Lines of data
╭──

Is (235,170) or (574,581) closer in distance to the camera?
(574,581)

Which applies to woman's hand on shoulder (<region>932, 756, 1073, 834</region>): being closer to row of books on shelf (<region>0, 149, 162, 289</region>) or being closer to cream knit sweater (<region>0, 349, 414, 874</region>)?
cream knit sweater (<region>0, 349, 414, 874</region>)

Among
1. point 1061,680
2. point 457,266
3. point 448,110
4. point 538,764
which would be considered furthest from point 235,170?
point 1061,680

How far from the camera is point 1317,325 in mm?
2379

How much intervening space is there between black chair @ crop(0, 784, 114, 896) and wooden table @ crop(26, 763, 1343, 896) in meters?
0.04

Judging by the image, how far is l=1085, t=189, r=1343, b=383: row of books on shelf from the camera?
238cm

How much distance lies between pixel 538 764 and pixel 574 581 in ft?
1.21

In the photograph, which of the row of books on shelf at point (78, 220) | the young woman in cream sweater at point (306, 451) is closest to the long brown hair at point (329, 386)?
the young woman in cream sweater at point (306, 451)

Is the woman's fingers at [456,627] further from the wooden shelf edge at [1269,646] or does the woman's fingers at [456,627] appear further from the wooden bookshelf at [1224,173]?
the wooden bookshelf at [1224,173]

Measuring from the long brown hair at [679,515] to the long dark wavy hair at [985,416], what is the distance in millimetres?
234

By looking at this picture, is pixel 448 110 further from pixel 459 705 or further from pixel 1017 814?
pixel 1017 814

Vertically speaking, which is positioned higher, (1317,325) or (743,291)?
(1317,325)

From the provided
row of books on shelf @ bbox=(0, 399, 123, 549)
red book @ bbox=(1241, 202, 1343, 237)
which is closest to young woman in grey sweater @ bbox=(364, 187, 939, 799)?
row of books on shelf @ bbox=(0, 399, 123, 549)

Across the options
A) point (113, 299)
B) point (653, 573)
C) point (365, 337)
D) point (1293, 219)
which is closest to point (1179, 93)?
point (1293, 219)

╰──

Copy down the whole of the data above, matching it exactly.

Is (235,170) or (574,581) closer in distance to the camera?
(574,581)

Which applies to woman's hand on shoulder (<region>932, 756, 1073, 834</region>): being closer to row of books on shelf (<region>0, 149, 162, 289</region>) or being closer to cream knit sweater (<region>0, 349, 414, 874</region>)?
cream knit sweater (<region>0, 349, 414, 874</region>)

Among
1. point 1061,680
2. point 457,266
3. point 448,110
4. point 538,764
which would be considered furthest from point 235,170?
point 1061,680

How far from the camera is point 1317,325 in mm?
2379

How much intervening space is there between black chair @ crop(0, 784, 114, 896) and wooden table @ crop(26, 763, 1343, 896) in meters?
0.04

Judging by the image, how far is l=1085, t=189, r=1343, b=383: row of books on shelf from the camera?
238cm

How much distance lies between pixel 538 764 and pixel 574 581 in ft?
1.21

In the photograph, which of the row of books on shelf at point (78, 220) | the young woman in cream sweater at point (306, 451) is closest to the long brown hair at point (329, 386)?
the young woman in cream sweater at point (306, 451)

Is the woman's fingers at [456,627] further from the wooden shelf edge at [1269,646] or does the woman's fingers at [456,627] appear further from the wooden bookshelf at [1224,173]?
the wooden bookshelf at [1224,173]

Measuring from the long brown hair at [679,515] to the long dark wavy hair at [985,416], what is the distance in millimetres?
234

By looking at this picture, is pixel 448 110 further from pixel 459 705 or further from pixel 1017 814?
pixel 1017 814

Vertically speaking, which is positioned higher, (1317,325) or (743,291)?
(1317,325)

From the provided
row of books on shelf @ bbox=(0, 399, 123, 549)
red book @ bbox=(1241, 202, 1343, 237)
which is closest to young woman in grey sweater @ bbox=(364, 187, 939, 799)?
row of books on shelf @ bbox=(0, 399, 123, 549)

Across the options
A) point (113, 299)
B) point (653, 573)
C) point (365, 337)
D) point (1293, 219)
which is closest to point (1179, 93)?
point (1293, 219)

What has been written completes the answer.